LE LION S’EN ALLANT EN GUERRE.



Le Lion dans sa teste avoit une entreprise.
Il tint conseil de guerre ; envoya ses Prévosts ;
Fit avertir les animaux ;
Tous furent du dessein ; chacun selon sa guise.
L’Elephant devoit sur son dos
Porter l’attirail necessaire,
Et combatre à son ordinaire :
L’Ours s’apprester pour les assauts :
Le Renard ménager de secrettes pratiques :
Et le Singe amuser l’ennemy par ses tours.
Renvoyez, dit quelqu’un, les Asnes qui sont lourds ;
Et les Lievres sujets à des terreurs paniques.
Point du tout, dit le Roy, je les veux employer.
Nostre troupe sans eux ne seroit pas complete.
L’Asne effraira les gens nous servant de trompete ;
Et le Lievre pourra nous servir de courrier.

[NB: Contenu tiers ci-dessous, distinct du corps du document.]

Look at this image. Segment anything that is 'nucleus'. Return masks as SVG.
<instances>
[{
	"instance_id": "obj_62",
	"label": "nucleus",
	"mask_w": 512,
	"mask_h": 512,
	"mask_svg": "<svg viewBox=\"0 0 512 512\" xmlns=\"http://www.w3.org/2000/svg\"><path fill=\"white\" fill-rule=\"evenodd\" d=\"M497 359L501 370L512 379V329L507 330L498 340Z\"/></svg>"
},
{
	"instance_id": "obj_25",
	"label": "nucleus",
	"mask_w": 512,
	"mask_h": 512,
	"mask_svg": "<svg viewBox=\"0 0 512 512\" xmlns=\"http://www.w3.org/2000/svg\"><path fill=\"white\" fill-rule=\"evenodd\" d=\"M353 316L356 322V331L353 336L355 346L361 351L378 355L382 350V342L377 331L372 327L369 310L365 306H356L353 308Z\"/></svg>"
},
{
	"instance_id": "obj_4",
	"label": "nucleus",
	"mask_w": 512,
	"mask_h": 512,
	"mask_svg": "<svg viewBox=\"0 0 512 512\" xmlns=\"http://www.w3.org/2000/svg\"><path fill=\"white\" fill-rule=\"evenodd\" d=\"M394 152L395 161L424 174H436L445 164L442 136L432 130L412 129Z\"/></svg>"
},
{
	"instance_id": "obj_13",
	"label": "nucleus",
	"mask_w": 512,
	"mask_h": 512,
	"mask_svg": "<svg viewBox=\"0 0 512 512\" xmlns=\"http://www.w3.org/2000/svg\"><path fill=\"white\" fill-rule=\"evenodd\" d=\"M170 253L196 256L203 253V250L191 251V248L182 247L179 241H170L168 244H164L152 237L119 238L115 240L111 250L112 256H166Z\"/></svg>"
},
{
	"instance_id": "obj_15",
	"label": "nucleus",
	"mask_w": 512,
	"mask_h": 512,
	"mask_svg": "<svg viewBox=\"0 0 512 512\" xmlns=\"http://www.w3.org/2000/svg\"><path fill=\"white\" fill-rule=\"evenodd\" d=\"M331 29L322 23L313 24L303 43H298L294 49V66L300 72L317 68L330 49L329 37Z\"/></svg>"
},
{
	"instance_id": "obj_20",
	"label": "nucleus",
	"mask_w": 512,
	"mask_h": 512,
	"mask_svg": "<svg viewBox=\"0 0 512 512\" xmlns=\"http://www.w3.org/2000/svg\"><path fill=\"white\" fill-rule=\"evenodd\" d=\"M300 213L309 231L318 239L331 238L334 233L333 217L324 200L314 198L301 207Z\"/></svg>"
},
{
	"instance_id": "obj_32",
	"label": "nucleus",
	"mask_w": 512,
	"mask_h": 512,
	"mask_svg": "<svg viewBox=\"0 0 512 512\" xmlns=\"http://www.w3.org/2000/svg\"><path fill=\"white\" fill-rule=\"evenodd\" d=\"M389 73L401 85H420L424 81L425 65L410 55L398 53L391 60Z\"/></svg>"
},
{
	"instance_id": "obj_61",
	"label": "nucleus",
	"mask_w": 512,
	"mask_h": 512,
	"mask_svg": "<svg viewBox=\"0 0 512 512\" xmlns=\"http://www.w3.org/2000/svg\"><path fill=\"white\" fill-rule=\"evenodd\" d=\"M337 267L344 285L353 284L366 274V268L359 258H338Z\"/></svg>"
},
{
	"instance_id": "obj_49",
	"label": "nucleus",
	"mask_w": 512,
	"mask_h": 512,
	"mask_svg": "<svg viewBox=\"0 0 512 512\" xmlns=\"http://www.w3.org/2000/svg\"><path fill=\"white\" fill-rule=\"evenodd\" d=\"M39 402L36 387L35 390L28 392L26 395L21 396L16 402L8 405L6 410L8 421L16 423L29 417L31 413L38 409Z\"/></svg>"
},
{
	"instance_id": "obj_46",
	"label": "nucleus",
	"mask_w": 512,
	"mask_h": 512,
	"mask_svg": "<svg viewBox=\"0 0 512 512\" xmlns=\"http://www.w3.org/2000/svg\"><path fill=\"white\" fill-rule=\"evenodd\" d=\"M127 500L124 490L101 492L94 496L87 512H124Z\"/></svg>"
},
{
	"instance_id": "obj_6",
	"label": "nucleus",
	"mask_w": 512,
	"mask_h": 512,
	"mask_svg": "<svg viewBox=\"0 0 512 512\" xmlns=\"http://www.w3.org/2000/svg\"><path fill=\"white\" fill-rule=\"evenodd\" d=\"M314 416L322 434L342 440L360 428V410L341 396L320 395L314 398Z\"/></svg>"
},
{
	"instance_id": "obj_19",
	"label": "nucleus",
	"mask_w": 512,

Le Monarque prudent et sage
De ses moindres sujets sçait tirer quelque usage,

Et connoist les divers talens :
Il n’est rien d’inutile aux personnes de sens.




XX.
L’OURS ET LES DEUX COMPAGNONS.



Deux Compagnons pressez d’argent,
A leur voisin Fourreur vendirent
La peau d’un Ours encor vivant ;
Mais qu’ils tuëroient bien-tost, du moins à ce qu’ils dirent.
C’estoit le Roy des Ours au compte de ces gens.
Le Marchand à sa peau devoit faire fortune.
Elle garentiroit des froids les plus cuisans.
On en pourroit fourrer plustost deux robes qu’une.
Dindenaut prisoit moins ses Moutons qu’eux leur Ours.
Leur, à leur compte, et non à celuy de la Beste.
S’offrant de la livrer au plus tard dans deux jours,
Ils conviennent de prix, et se mettent en queste ;
Trouvent l’Ours qui s’avance, et vient vers eux au trot.
Voila mes gens frappez comme d’un coup de foudre.
Le marché ne tint pas ; il falut le resoudre.
D’interests contre l’Ours, on n’en dit pas un mot.
L’un des deux Compagnons grimpe au faiste d’un arbre.
L’autre plus froid que n’est un marbre,
Se couche sur le nez, fait le mort, tient son vent ;
Ayant quelque-part oüy dire
Que l’Ours s’acharne peu souvent
Sur un corps qui ne vit, ne meut, ny ne respire.
Seigneur Ours, comme un sot, donna dans ce panneau.
Il void ce corps gisant, le croit privé de vie,
Et de peur de supercherie
Le tourne, le retourne, approche son museau,
Flaire aux passages de l’haleine.

C’est, dit-il, un cadavre : Ostons-nous, car il sent.
A ces mots l’Ours s’en va dans la forest prochaine.
L’un de nos deux Marchands de son arbre descend ;
Court à son compagnon ; luy dit que c’est merveille,
Qu’il n’ait eu seulement que la peur pour tout mal.
Et bien, ajoûta-t-il, la peau de l’animal ?
Mais que t’a-t-il dit à l’oreille ?
Car il t’approchoit de bien prés.
Te retournant avec sa serre.
Il m’a dit qu’il ne faut jamais
Vendre la peau de l’Ours qu’on ne l’ait mis par terre.




XXI.
L’ASNE VESTU DE LA PEAU DU LION.



De la peau du Lion l’Asne s’étant vestu
Estoit craint par tout à la ronde.
Et bien qu’animal sans vertu,
Il faisoit trembler tout le monde.
Un petit bout d’oreille échappé par malheur
Découvrit la fourbe et l’erreur.
Martin fit alors son office.
Ceux qui ne sçavoient pas la ruse et la malice,
S’estonnoient de voir que Martin
Chassast les Lions au moulin.

Force gens font du bruit en France
Par qui cét Apologue est rendu familier.
Un équipage cavalier
Fait les trois quarts de leur vaillance.



  1. A M. le Chevalier de Bouillon.
  2. Nous suivons ici la leçon de l’édition originale in-A° ; il y a Echos dans l’édition de 1678.
  3. Ce texte est celui de l’édition originale. Un obole dans l’édition de 1678.